Les notions répandues de soins intégrés, de santé communautaire, d’approche holistique de la santé – prendre en compte la personne dans sa globalité plutôt que de manière morcelée –, voire la définition même de la santé telle que fournie par l’Organisation mondiale de la santé 3, enjoignent à considérer les questions de logement dans le domaine de la santé. Mais « comment devenir sensible aux situations de logement quand on est médecin ? Comment les connaitre ? interroge un soignant. Avoir une grille de plus par rapport au logement peut se noyer dans la masse », craint-il. Dans sa réflexion, il invite à dépasser le strict cadre de la santé, pour « accéder à ce que les gens vivent » avec leur lieu de vie.
« En tant que soignant, on ne connait pas la question du logement. C’est un monde très technique et très complexe », estime cette autre participante. Or, nous aurions tendance à rechercher ce que nous connaissons, à fonctionner avec la boite à outils qui nous est familière.
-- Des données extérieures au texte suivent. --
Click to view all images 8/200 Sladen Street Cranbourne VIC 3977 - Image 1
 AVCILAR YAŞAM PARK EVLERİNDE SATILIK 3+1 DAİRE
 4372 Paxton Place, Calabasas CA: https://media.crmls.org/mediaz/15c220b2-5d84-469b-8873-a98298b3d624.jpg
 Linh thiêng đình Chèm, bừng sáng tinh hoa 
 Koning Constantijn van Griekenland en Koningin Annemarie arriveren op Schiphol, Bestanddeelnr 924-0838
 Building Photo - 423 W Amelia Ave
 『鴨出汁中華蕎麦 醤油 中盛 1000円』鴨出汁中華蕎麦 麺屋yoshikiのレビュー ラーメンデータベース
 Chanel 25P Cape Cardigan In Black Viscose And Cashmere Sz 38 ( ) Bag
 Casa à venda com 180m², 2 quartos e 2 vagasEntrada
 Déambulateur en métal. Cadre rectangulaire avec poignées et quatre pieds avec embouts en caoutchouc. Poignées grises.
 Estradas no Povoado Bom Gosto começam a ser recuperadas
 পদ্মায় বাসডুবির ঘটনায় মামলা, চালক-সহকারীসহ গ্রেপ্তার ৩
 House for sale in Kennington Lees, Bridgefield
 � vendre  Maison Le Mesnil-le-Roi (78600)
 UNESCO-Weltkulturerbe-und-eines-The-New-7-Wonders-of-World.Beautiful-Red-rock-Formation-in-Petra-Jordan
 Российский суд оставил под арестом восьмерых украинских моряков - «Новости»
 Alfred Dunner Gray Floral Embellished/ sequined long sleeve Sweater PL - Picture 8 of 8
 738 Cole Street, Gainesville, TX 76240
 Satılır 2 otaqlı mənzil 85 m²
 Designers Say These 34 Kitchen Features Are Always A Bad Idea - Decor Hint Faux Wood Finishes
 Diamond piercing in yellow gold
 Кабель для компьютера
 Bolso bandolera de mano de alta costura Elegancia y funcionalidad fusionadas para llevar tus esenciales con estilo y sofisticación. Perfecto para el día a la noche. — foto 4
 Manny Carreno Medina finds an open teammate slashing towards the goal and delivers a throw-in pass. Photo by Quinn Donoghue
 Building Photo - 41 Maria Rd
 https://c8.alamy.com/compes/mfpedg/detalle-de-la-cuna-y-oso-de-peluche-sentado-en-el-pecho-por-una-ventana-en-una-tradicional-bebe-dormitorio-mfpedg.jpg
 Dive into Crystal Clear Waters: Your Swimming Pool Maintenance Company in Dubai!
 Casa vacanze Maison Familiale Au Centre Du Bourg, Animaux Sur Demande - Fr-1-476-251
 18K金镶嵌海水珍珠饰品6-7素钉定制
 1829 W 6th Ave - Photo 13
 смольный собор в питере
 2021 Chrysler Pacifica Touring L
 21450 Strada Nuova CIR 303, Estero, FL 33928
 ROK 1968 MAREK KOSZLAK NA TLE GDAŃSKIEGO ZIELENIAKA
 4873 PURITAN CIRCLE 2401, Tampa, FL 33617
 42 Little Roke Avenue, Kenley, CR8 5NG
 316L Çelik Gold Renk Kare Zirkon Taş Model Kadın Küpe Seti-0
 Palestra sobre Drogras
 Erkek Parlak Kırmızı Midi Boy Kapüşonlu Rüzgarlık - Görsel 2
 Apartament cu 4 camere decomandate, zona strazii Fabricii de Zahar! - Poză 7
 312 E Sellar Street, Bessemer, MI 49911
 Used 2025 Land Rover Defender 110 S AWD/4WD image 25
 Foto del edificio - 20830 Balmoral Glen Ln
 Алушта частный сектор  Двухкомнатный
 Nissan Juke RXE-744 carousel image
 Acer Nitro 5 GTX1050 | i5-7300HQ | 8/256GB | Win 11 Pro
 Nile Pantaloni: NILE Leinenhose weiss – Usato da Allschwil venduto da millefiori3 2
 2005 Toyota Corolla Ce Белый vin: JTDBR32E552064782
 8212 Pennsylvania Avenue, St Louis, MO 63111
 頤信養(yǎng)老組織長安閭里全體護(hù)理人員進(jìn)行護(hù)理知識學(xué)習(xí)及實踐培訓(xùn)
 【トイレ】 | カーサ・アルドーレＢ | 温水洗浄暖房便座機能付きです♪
Prendre contact avec d’autres, multiplier les points d’appui, travailler en réseau, développer des ressources, demande de l’énergie. S’ouvrir à d’autres logiques est aussi bousculant.

Construire des alliances

L’intention de la rencontre de décembre ne s’arrêtait pas à l’organisation d’un temps d’échanges. La volonté était de « sortir avec quelque chose qui nous serait commun, pour intensifier la lutte et que chacun mesure l’importance de son rôle au bénéfice des populations appauvries ». Un souhait qui a fait mouche. Rendez-vous est pris pour poursuivre dans cette voie et élargir la participation des acteurs et actrices du logement et de la santé. Ce sera pour le printemps.

 

  1. L’hébergement se distingue du logement ; il regroupe les solutions d’accueil temporaire en maison d’accueil, en abri de nuit.
  2. Structures d’hébergement non agréées qui disposent parfois de conditions de salubrité et d’encadrement insuffisantes. 
  3. Selon l’OMS, « la santé est un état de complet bien-être physique, mental et social, et ne consiste pas seulement en une absence de maladie ou d’infirmité », www.who.int.